# # 步骤1,t1,查询每个用户的初次登录日期
# select user_id, min(date) as min_date
# from login
# group by user_id
# # 步骤2,t2,查询每个日期的新用户
# select date,
# (case when login.date = t1.min_date then user_id else null end) as new
# from login
# inner join (
# # 步骤1,查询每个用户的初次登录日期
# select user_id, min(date) as min_date
# from login
# group by user_id) as t1 using(user_id)
# # 步骤3,t3,原日期加一天的date1,对比原日期,找出日期一致的原日期和user_id
# select user_id, date,
# date_add(date, interval +1 day) as date1
# from login
# having (user_id, date1) in (select user_id, date from login)
# 步骤4,查询每个日期新用户的次日留存率,结果保留小数点后面3位数(3位之后的四舍五入),并且查询结果按照日期升序排序
select t2.date,
round(ifnull(sum(case when t2.new = t3.user_id then 1 else 0 end) / count(distinct t2.new),0), 3) as p
from (
# 步骤2,t2,查询每个日期的新用户
select date,
(case when login.date = t1.min_date then user_id else null end) as new
from login
inner join (
# 步骤1,查询每个用户的初次登录日期
select user_id, min(date) as min_date
from login
group by user_id) as t1 using(user_id)) as t2
left join (
# 步骤3,t3,原日期加一天的date1,对比原日期,找出日期一致的原日期和user_id
select user_id, date,
date_add(date, interval +1 day) as date1
from login
having (user_id, date1) in (select user_id, date from login)) as t3 using(date)
group by t2.date
order by date;

待办任务:
a: 在这段SQL代码中,步骤1查询的是什么?
b: 请把这段SQL代码里以“步骤4,查询每个日期新用户”开头的那段注释改写成简短的要点列表,并保留其主要信息。
c: 请照原样抄录这段SQL代码中的一部分,从“# # 步骤3,t3,原日期加一天的date1,对比原日期,找出日期一致的原日期和user_id”开始,到“# having (user_id, date1) in (select user_id, date from login)”为止,包括这段结尾的文字。
这些数据和上面的SQL代码没有任何关联。

所附数据:
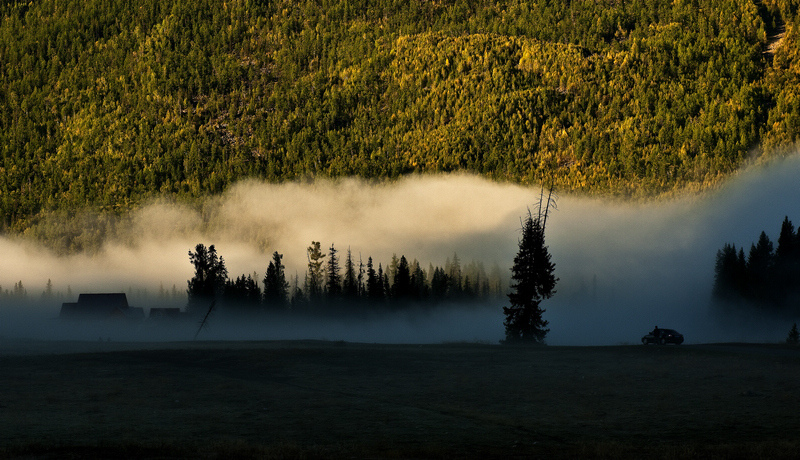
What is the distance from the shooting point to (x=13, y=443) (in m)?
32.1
...
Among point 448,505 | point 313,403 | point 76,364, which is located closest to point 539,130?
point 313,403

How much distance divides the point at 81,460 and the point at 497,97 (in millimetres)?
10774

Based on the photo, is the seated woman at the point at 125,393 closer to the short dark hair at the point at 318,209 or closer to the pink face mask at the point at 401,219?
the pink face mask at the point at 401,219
* * *
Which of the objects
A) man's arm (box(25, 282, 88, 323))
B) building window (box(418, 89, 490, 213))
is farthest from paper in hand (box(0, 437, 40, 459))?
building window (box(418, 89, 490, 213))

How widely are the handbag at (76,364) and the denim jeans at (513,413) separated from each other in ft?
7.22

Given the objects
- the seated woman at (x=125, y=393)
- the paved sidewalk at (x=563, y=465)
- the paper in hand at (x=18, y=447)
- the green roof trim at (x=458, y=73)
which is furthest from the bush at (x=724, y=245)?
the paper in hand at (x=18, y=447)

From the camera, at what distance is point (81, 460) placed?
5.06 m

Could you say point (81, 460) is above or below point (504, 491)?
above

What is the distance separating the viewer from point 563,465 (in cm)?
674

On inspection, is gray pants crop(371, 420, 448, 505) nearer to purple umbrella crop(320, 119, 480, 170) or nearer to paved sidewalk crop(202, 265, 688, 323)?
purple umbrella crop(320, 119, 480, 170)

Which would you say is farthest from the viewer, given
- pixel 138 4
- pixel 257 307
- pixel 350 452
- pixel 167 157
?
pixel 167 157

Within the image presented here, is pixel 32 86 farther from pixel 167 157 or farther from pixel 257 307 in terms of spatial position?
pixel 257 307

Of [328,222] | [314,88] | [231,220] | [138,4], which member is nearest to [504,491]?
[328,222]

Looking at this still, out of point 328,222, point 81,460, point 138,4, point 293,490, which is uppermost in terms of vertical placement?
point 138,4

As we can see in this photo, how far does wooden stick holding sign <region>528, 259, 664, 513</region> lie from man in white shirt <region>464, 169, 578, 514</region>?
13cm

答案汇总:
a: 步骤1查询的是每个用户的初次登录日期。

b:
- 查询每个日期新用户的次日留存率
- 结果保留3位小数,第3位之后四舍五入
- 结果按日期升序排序

c:
# # 步骤3,t3,原日期加一天的date1,对比原日期,找出日期一致的原日期和user_id
# select user_id, date,
# date_add(date, interval +1 day) as date1
# from login
# having (user_id, date1) in (select user_id, date from login)